Foi só aparecer uma lembrança que começaram a surgir outras. Lembro-me que, ainda no antigo colegial (atual ensino médio), mas em outro colégio, eu e acho que duas amigas criamos um programa de rádio para a aula de Comunicação que tínhamos na nossa modalidade de humanas. Também ficou ótimo.

Mas, mesmo lembrando disso, minha lembrança mais forte é a de não me achar uma pessoa criativa… até conhecer o Psicodrama já na minha época de faculdade, isso significa final dos anos 90.

Para o Psicodrama, todos somos seres criativos e temos deuses criadores dentro da gente. “Criatividade” está sempre ligada ao fenômeno da “espontaneidade” e, como “espontaneidade-criatividade” significa simplificadamente “dar respostas novas de maneira adequada a antigas ou novas situações”.

Esse conceito veio do teatro de improviso ou do antiteatro convencional, o que nos leva à arte mais uma vez, porém, o conceito ou a qualidade se descola do teatro e se estende aos nossos comportamentos ou formas de lidar com as situações da vida, inclusive nas nossas relações e nos papéis sociais que desenvolvemos ao longo da vida, por exemplo: papel de mãe em relação a um filho (mãe-filho), papel de psicoterapeuta em relação a pacientes (psicoterapeuta-pacientes) etc.

Essa espontaneidade-criatividade não é necessariamente algo super novo, mas depende de repertórios que carregamos e adquirimos ao longo da nossa vida, a partir das nossas experiências.
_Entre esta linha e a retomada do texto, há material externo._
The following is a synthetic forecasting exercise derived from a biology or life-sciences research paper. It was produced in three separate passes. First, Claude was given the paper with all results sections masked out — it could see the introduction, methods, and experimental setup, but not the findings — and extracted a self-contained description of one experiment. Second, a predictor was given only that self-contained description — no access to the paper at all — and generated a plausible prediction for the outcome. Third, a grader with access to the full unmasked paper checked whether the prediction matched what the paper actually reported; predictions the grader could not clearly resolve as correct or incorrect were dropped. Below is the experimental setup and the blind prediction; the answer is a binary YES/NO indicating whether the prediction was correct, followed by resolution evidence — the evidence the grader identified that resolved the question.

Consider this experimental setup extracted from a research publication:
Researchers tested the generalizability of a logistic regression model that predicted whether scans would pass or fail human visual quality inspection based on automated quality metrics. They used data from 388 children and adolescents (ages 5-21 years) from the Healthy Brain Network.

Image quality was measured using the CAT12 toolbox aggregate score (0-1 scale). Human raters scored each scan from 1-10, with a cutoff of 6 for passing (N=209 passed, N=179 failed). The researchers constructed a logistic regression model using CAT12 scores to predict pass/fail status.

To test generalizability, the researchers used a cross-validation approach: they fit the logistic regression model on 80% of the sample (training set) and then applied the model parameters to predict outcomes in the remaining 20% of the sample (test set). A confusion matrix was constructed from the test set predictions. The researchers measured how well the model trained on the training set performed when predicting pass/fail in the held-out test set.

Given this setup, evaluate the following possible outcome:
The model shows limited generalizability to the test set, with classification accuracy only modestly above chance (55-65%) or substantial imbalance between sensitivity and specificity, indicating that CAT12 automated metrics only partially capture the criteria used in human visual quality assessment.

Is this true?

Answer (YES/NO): NO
Segundo, Moreno, criador do Psicodrama, todos nós nascemos espontâneos, mas vamos perdendo ao longo da vida. Porém, é algo treinável tanto por meio de psicoterapia ou qualquer atividade que requeira sairmos da nossa zona de conforto e buscarmos recursos para lidar.

Essa pandemia, assim como qualquer situação de crise, exigiu muita espontaneidade-criatividade de cada um, mas mecanismos como nos defender para sobreviver, fez com que muitas pessoas não conseguissem lidar de forma “espontâneo-criativa”, tentando continuar suas vidas “normais” dentro do que erroneamente começaram a chamar de “novo normal”, inclusive, vemos referências ao uso da máscara como sendo uma adaptação ao tal do “novo normal”.
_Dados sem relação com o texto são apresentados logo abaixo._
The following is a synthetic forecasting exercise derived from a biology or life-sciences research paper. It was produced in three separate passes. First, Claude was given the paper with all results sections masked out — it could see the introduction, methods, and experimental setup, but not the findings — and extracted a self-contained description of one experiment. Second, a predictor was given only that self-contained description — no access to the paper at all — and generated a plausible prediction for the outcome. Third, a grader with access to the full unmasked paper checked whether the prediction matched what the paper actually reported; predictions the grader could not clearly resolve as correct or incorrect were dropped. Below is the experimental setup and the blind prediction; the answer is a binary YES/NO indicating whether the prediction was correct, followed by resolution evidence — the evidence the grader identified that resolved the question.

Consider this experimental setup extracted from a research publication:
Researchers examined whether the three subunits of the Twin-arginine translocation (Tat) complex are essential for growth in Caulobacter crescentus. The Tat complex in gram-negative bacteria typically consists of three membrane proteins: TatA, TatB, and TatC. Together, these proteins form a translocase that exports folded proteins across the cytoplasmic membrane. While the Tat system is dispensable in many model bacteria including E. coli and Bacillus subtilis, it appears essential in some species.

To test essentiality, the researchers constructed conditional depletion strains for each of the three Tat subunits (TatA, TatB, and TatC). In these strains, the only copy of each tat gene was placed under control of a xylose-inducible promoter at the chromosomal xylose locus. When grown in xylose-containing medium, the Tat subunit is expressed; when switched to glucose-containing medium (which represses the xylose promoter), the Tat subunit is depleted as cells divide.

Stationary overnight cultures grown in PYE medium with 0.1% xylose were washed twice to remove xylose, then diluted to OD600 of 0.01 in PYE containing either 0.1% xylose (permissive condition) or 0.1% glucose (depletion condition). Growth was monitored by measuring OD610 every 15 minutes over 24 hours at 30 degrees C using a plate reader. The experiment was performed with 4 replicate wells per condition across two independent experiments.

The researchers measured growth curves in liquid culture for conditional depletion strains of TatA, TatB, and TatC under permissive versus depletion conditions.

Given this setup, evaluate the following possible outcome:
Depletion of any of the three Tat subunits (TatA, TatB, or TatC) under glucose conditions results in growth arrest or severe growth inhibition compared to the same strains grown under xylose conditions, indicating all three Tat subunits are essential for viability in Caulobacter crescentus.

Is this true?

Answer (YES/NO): YES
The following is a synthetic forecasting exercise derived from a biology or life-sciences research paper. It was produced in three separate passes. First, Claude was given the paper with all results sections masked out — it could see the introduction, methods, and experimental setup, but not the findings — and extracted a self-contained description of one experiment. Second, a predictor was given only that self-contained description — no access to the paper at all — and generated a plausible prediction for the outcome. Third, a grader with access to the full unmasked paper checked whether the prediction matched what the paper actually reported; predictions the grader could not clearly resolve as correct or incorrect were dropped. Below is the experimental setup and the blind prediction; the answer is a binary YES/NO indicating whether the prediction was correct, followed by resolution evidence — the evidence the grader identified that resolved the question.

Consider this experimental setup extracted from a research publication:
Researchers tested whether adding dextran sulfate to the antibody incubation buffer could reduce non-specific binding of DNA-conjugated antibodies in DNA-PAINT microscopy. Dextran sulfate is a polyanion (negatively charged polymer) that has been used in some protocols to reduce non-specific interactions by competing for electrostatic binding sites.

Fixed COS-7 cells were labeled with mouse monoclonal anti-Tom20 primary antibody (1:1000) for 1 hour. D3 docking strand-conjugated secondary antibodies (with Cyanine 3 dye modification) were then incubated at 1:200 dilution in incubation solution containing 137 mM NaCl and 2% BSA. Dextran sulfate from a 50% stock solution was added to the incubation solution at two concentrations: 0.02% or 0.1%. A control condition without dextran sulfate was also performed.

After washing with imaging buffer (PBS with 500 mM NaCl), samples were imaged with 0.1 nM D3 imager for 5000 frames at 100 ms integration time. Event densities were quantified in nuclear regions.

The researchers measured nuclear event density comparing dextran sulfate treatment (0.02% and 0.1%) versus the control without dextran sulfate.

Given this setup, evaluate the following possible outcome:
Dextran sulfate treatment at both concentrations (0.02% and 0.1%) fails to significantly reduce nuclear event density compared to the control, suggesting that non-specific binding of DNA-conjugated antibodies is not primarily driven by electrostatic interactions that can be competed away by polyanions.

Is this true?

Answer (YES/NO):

Mas, será que isso é adequado? Será que isso não é muito limitado? Será que esse tipo de crise que estamos vivendo não exige muito mais do que somente usar máscara, passar álcool gel e manter distanciamento social? Será que não deveríamos sair da superficialidade e ir mais fundo nas nossas mudanças, como pensar no coletivo?

Se isso fosse um “teste de espontaneidade”, eu diria que o vírus, que está mutando com muita rapidez, está sendo aquele tipo de situação que vamos aumentando o grau de dificuldade durante uma vivência para desenvolvimento de “espontaneidade-criatividade”.
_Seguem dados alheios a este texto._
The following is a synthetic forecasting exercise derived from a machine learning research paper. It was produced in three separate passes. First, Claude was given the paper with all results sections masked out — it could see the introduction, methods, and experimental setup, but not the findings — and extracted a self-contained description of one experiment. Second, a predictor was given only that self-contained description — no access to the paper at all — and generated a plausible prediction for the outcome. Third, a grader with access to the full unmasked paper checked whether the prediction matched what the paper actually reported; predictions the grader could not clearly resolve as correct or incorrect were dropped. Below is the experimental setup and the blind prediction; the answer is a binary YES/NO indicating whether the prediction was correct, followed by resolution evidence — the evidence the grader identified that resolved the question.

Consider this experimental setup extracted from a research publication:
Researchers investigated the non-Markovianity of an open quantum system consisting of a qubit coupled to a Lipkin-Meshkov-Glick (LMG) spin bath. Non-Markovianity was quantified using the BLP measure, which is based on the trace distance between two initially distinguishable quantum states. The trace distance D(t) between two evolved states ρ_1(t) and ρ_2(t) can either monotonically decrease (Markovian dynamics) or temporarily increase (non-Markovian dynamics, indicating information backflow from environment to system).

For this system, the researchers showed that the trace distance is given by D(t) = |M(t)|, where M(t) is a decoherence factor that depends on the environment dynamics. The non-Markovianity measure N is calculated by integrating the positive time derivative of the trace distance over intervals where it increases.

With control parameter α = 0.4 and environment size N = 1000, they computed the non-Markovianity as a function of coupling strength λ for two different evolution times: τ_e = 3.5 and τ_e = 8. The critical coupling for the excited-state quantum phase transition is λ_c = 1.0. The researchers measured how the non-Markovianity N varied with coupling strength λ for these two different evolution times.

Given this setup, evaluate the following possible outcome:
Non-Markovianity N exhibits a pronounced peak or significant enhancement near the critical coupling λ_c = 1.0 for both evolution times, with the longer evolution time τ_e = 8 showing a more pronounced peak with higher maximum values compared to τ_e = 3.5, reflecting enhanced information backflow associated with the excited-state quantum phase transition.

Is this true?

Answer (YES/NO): NO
Você acha que você está lidando de uma forma “espontâneo-criativa” nessa pandemia? Lembre-se, dentro desse conceito o comportamento exige adequação!

Ah, a foto do post se refere a uma passagem da animação “Vida de inseto”, na qual as formigas estão em fila levando seus alimentos para o formigueiro e uma folha cai no meio da fila. As formigas ficam desorientadas, pois algo saiu do planejamento e do controle delas. A equipe de gerenciamento é mobilizada e elas conseguem criar um novo caminho para seguir com o seu trabalho. Eu acho uma ótima analogia para situações adversas e que estão fora do nosso controle!